Our private tour bus drove smoothlessly down the roads that had caused us so much grief and entertainment on our hot springs adventure. Gliding through small Peruvian towns in our cylindrical white capsual that as safely protecting us from the outside world.This is all too easy I though to myself, is this really clasified as travelling at all?
The doubt I was feeling disolved into a feeling of sheer patheticness on the first day of hiking. We were applauded by the porters as we arrived to our lunch spot. The very same porters who had carried all of our bags, tents, kitchen equiptment, food etc and sped infront of us down the trail to ensure the lunch tent and food was ready for our arrival. I felt like I was cheating - eating a hot 2 course lunch on a table and chairs, especially after only a few hours of easy walking.
Arriving at our campsite that afternoon the impending guilt continued. We were given individual bowls of hot water to wash our hands in and were sent to pick out our pre-set up tents to freshen up before ´snack time´. The porters were always in good spirits, but I still felt like a princess being waited on hand and foot.

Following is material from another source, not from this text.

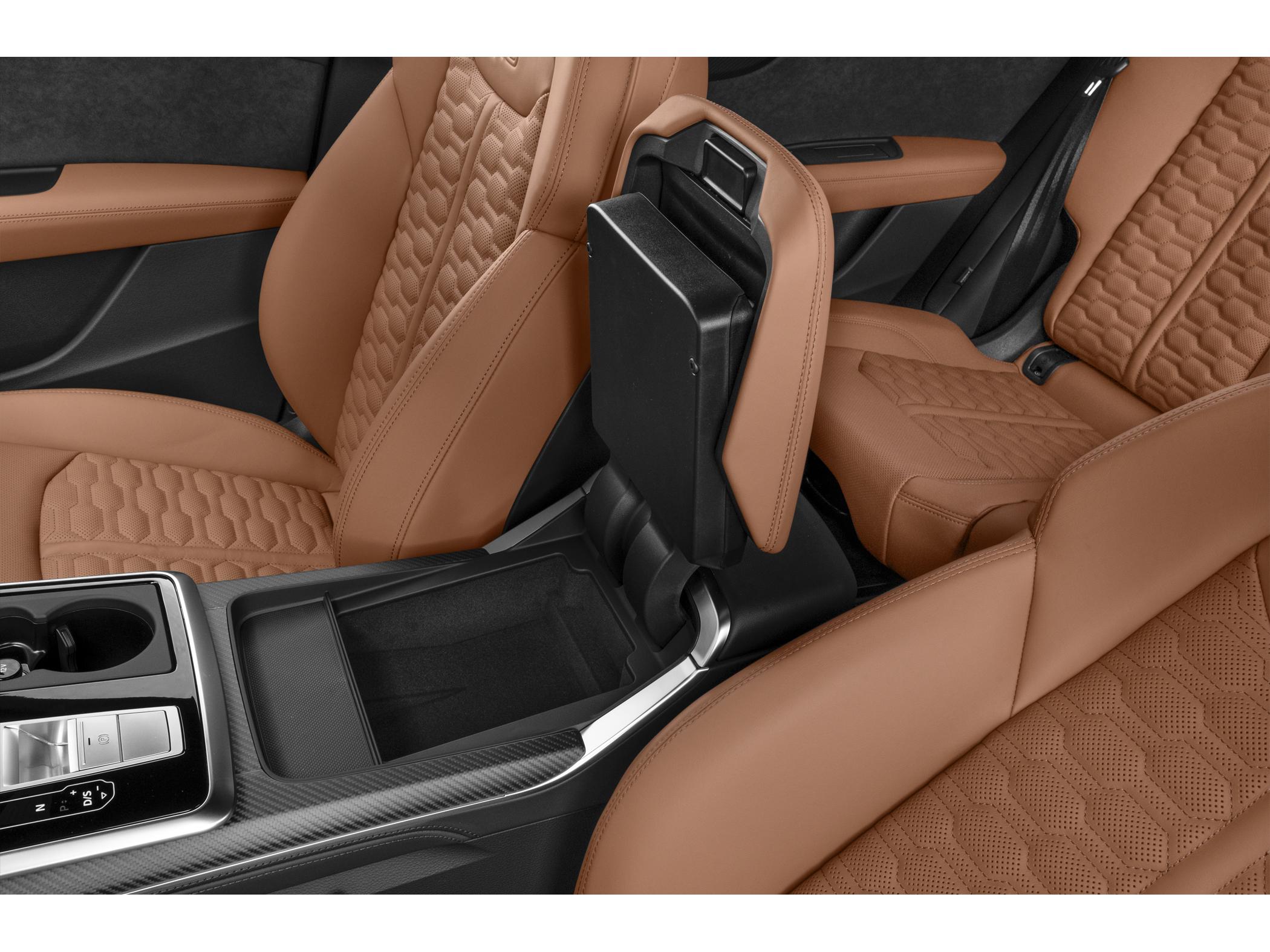 New 2027 Chili Red Metallic Audi performance image 10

Especially in the mornings when hot water and tea was brought to each of our tents to wake us up.
The second day of the Inca trail is rightfully refered to as ´The Challenge´. The first 4 hour are straight up a valley leading to dead woman pass, at 4200m above sea level (we had started at 3000m that morning). I developed a rythym in my walking - walk for 30 seconds, rest for 5 - with longer breaks every 5-10minutes. Walking on my own I had to remind myself, just keep walking, one foot in front of the other. As I reached the top, I was cheered on by group members who had summited before me. A bittersweet feeling as you realise all these eyes are watching you and you can no longer stop.
At the top of the pass we rested, waiting for others to come into sight and cheering them on. After about an hour we began what was supposed to be a 1.5-2 hour walk back down the other side of the mountain range. I was so excited to get to the bottom I practically ran to the bottom. 45 minutes later I surprised myself and the porters by being the first to arrive at camp. To be perfectly honest, by the time we arrived at camp that second day I was more than happy for someone else to have taken care of my eating and sleeping arrangements for me.
With the afternoon free and muscles that needed some serious TLC I held an impromptu yoga class for whoever wanted to join in - our group leader Ozzie joined us in the hour of yoga - much to the amusement of the porters and the guys in our group.
Day 3 was an easy hike - after the first 2 hours. The group split and I found myself walking alone for most of the morning - only passing two or so people along the way. Walking alone, I felt like an explorer, discovering the path for myelf - instead of feeling like a worker ant, marching in a line, like on other parts of the trail. That afternoon Ozzie took us on two optional extra exploration hikes to some Inca ruins in the area. Only about 6 people came along so it felt way more intimate and fun instead of trudging away.
The last day Ozzie had us wake up at 3am. He was determined that we would be the first group at the front gate - which we were. We then has to sit at the front gate for 1.5 hours until it actually opened..... The hike to Machu Picchu was mostly easy. We sat at the sun gate as a group and watched the sun rise over the magnificent ancient city - which we were then let loose to explore.
Waiting for the train home I saw so many familiar faces. People I had never met but had crossed paths with so many times on the trail. These people who we had shared the highs and lows, blood and sweat of the Inca trail with. An unspoken bond that somehow connected all of us - seperating us from people who had simply taken the train there that morning. Nods and smiles were shared. We´d done it. Despite the porters and the royal treatment, we´d done it. We´d walked the Inca trail and no one could take it off us.